Two days later, Val and Matthew were airlifted to Stollery Children’s Hospital in Edmonton. Greg drove down to join them, while Megan stayed with her grandparents.

Val quickly found solace in the Ronald McDonald House of Northern Alberta, while Matthew received treatment. It became a home away from home where the family could have comfort, rest and a community. Matthew was in and out of the hospital, and RMHC Northern Alberta was a place he and Megan could have fun and be kids when she came to visit.
“It was a fun place to be. You could forget that you had a sick brother. It was just normal.”
Megan lovingly recalls the House’s playroom, stocked with mountains of toys, arcade games and feeling special to be invited to hang out with the older kids. “It was a fun place to be. You could forget that you had a sick brother. It was just normal.”

Matthew’s treatment involved rounds of chemo and radiation therapy. His sickness never stopped him from doing the things he enjoyed though; he still loved school and learning.

Miraculously, in the spring of 1990, Matthew was in remission. The Durdas celebrated by doing lots of family activities like fishing, camping and building a playhouse. Most importantly, they made lifelong memories.

Matthew’s cancer relapsed in the fall of 1990, and with it came the realization of the family’s worst fear: there was nothing more that could be done for him. Megan felt a sense of panic, mirrored by her loved ones. Everyone rallied around the Durdas for support.

The RMHC Northern Alberta families and staff were steadfast in their presence and care. Megan and her parents were with Matthew when he passed away on January 8, 1991, holding him close as they said their goodbyes.
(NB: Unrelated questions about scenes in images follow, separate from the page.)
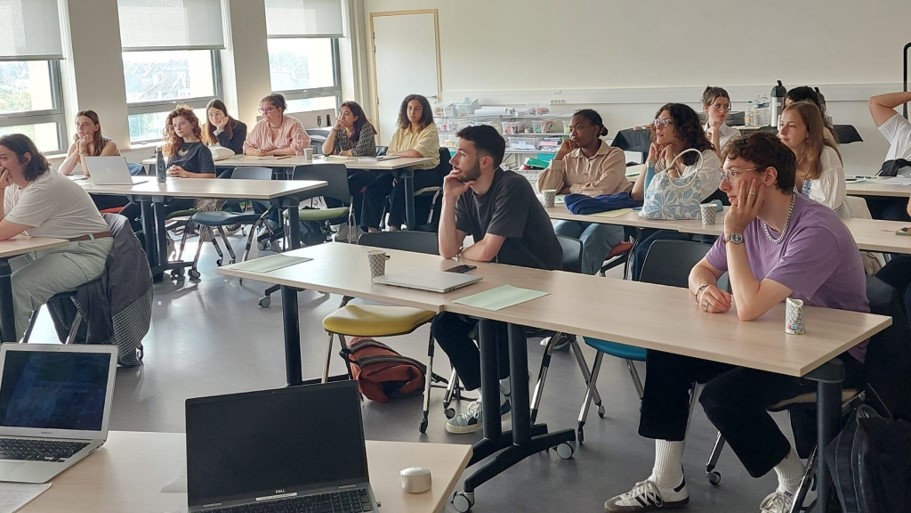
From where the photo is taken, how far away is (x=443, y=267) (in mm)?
3744

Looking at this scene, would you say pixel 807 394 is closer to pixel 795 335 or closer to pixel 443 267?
pixel 795 335

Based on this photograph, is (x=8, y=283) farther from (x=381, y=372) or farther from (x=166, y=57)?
(x=166, y=57)

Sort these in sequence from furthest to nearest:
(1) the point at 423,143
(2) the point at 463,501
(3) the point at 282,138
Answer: (3) the point at 282,138 < (1) the point at 423,143 < (2) the point at 463,501

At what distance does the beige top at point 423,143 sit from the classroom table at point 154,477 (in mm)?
5757

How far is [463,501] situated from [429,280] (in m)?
→ 0.77

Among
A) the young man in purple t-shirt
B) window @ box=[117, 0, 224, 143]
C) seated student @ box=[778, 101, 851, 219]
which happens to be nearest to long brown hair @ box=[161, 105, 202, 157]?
window @ box=[117, 0, 224, 143]

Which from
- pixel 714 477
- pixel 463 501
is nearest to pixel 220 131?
pixel 463 501

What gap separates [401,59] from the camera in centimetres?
1127

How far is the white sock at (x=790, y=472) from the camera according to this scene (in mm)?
2982

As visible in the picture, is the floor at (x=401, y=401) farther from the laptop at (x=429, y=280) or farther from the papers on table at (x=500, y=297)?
the laptop at (x=429, y=280)

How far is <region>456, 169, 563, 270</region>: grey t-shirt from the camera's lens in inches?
150

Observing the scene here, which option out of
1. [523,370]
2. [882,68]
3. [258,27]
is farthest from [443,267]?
[258,27]

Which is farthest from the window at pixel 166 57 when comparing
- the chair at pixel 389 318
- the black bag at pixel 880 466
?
the black bag at pixel 880 466

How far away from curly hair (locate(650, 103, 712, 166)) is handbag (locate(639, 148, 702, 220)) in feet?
0.88
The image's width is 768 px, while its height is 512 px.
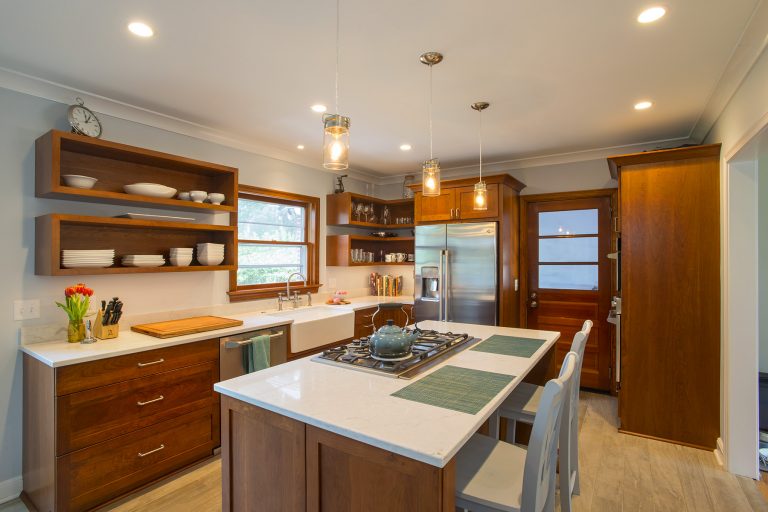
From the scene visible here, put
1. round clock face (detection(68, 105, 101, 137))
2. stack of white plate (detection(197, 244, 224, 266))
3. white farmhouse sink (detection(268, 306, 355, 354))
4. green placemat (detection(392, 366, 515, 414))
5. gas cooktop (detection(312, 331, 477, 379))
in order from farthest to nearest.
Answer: white farmhouse sink (detection(268, 306, 355, 354)) < stack of white plate (detection(197, 244, 224, 266)) < round clock face (detection(68, 105, 101, 137)) < gas cooktop (detection(312, 331, 477, 379)) < green placemat (detection(392, 366, 515, 414))

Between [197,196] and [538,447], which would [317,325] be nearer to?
[197,196]

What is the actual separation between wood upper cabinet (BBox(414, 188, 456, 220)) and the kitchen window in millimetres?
1163

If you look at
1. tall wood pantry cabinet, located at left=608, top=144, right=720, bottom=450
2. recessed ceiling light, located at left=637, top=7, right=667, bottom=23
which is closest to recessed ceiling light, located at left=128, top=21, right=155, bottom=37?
recessed ceiling light, located at left=637, top=7, right=667, bottom=23

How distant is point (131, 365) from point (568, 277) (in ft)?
13.3

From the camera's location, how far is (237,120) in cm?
325

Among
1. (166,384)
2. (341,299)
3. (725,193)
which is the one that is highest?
(725,193)

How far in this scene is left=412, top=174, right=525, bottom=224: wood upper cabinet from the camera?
413cm

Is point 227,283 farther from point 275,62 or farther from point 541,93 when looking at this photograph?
point 541,93

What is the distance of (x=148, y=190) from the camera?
2.79 metres

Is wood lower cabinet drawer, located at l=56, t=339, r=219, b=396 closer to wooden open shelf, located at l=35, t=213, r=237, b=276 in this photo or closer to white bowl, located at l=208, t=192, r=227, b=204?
wooden open shelf, located at l=35, t=213, r=237, b=276

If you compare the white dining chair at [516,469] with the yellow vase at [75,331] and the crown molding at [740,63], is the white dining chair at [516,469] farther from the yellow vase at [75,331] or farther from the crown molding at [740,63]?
the yellow vase at [75,331]

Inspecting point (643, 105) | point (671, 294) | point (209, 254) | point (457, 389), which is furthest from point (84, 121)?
point (671, 294)

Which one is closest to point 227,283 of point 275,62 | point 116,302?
point 116,302

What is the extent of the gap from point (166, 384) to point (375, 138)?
2.63 meters
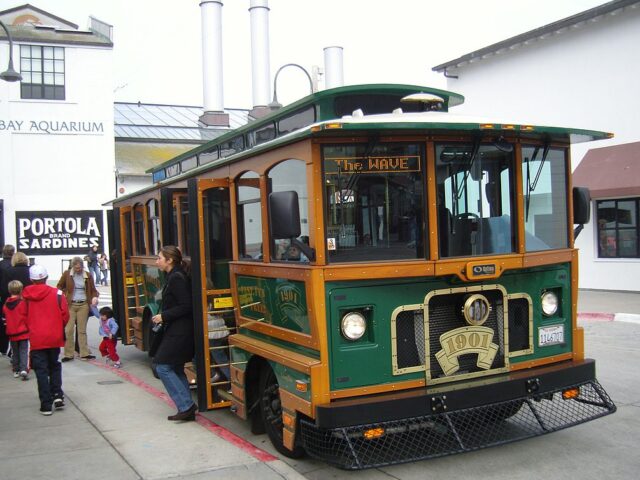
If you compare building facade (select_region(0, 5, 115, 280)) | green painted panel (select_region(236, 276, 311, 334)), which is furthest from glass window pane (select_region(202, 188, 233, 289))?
building facade (select_region(0, 5, 115, 280))

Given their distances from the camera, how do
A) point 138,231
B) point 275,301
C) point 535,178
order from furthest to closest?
point 138,231, point 535,178, point 275,301

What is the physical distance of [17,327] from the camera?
855 centimetres

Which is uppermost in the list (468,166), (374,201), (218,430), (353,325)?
(468,166)

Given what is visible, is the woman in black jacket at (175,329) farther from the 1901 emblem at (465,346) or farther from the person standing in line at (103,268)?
Result: the person standing in line at (103,268)

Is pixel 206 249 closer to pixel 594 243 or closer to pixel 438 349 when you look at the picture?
pixel 438 349

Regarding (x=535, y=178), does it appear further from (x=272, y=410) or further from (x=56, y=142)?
(x=56, y=142)

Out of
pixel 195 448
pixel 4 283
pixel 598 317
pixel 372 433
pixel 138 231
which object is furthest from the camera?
pixel 598 317

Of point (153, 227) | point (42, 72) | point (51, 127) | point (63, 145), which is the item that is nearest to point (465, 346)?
point (153, 227)

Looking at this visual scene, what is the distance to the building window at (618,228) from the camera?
671 inches

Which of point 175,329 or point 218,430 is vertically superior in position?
point 175,329

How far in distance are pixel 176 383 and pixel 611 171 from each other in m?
13.7

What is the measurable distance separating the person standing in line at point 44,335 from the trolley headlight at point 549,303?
15.7 feet

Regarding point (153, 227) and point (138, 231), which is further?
point (138, 231)

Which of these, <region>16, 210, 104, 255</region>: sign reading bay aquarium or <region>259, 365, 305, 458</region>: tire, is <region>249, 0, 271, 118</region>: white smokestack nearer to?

The family arrived back at RMHC Northern Alberta in the middle of the night. Families and House managers were waiting for them, ready to give comfort and support. Megan lay her head in her mother’s lap as the conversation swirled around her. She felt comforted, and she was peaceful knowing her parents were receiving comfort as well.

Megan is grown up now with a daughter of her own. Matthew’s memory lives on: Alexandra shares her uncle’s thirst for knowledge and curiosity, and Megan continues to honour his compassion by working for the House and being part of the RMHC Northern Alberta Development Team in Grande Prairie.